■ Excerpt to read ■
********

One indication that things could hit bottom somewhat sooner is the modest improvement in the supply of existing homes, which rose from 4.5 months in 2005 to 10.7 months last October, before contracting to “just” 9.6 months in December. But at that pace it would still take more than a year to get the supply of existing homes back down to historical norms. Then, we could see trade-up activity start to take a serious bite out of the excess inventory of new homes. That would still probably put the bottom two years out.

Working against this, of course, is the continued foreclosures of subprime ARMS, and now serious delinquencies and foreclosures on prime mortgages are trending up as well. Also, this year will bring “option ARMageddon,” as I argued earlier, which will only result in more vacant homes on the market. And there is nothing the Fed can do about this, short of cutting the funds target back to 1.00% by spring, in which case I’m leaving the country.

So where’s the bottom for housing? None of this is definitive, but I’m pretty confident it’s not this summer. I’m not even sure it’s foreseeable, as there’s another, longer-term, systemic housing correction coming in 2010, one related to the demographic shift among the baby boom generation. But that’s a topic for another day. For now, I’ll say the bottom of this correction in housing will occur around the end of 2009, at best.

********

■ Assigned task ■
Reproduce the entire passage on when the housing correction might reach bottom, word for word.

■ Listed entries ■

********

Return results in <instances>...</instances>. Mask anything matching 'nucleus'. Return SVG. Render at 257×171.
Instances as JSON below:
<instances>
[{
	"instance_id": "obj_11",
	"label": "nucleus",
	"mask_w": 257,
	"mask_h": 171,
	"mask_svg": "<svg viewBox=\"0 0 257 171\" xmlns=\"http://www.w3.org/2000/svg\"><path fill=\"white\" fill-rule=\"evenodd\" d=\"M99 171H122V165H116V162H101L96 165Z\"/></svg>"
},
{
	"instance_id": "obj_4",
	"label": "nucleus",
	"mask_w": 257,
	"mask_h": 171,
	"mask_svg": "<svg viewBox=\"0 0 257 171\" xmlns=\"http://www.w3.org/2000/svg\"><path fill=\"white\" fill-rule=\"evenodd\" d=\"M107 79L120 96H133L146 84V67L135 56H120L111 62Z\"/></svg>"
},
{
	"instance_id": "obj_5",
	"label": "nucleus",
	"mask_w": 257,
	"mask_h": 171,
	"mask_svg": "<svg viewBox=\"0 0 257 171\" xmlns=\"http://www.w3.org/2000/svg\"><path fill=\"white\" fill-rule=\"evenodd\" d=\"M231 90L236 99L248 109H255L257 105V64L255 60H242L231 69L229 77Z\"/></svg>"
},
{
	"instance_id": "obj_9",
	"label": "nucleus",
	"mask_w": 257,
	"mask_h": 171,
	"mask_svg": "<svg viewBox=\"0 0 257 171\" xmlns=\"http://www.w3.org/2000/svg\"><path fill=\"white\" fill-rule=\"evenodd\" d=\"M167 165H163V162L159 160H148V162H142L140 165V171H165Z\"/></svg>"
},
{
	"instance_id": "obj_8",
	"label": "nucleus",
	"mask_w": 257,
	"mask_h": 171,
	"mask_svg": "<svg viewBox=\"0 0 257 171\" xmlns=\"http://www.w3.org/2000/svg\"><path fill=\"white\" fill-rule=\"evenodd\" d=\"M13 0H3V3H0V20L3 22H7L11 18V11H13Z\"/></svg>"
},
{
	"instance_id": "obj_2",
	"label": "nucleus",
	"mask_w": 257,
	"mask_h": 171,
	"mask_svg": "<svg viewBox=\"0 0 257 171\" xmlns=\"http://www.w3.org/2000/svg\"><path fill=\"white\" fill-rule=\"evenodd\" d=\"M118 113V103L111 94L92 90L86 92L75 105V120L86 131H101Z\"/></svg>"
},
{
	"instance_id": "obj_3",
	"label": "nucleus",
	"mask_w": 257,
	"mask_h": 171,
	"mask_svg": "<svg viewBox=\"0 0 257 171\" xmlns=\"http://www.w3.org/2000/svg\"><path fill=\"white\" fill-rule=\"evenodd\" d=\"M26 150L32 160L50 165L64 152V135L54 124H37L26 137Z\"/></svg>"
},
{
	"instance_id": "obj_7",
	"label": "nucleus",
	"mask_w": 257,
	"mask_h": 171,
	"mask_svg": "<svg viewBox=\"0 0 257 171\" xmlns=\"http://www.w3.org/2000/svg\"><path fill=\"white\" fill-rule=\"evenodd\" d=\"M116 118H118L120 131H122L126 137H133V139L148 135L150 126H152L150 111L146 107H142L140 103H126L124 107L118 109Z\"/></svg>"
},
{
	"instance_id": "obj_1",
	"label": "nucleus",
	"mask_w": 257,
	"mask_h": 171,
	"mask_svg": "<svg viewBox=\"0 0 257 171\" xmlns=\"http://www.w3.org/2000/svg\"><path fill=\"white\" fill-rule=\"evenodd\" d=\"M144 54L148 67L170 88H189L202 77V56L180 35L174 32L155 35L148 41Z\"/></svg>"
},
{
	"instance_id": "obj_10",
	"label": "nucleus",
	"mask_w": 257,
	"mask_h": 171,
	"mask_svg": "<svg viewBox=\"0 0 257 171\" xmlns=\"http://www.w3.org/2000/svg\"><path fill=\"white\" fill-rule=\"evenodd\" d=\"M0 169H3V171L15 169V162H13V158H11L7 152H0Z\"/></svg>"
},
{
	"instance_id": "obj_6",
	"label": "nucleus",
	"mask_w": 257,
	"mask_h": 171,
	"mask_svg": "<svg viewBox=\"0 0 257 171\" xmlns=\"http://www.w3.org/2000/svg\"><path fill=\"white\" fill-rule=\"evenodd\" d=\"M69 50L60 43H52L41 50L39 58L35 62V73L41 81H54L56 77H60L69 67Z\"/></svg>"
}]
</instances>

********

■ Output ■
One indication that things could hit bottom somewhat sooner is the modest improvement in the supply of existing homes, which rose from 4.5 months in 2005 to 10.7 months last October, before contracting to “just” 9.6 months in December. But at that pace it would still take more than a year to get the supply of existing homes back down to historical norms. Then, we could see trade-up activity start to take a serious bite out of the excess inventory of new homes. That would still probably put the bottom two years out.

Working against this, of course, is the continued foreclosures of subprime ARMS, and now serious delinquencies and foreclosures on prime mortgages are trending up as well. Also, this year will bring “option ARMageddon,” as I argued earlier, which will only result in more vacant homes on the market. And there is nothing the Fed can do about this, short of cutting the funds target back to 1.00% by spring, in which case I’m leaving the country.

So where’s the bottom for housing? None of this is definitive, but I’m pretty confident it’s not this summer. I’m not even sure it’s foreseeable, as there’s another, longer-term, systemic housing correction coming in 2010, one related to the demographic shift among the baby boom generation. But that’s a topic for another day. For now, I’ll say the bottom of this correction in housing will occur around the end of 2009, at best.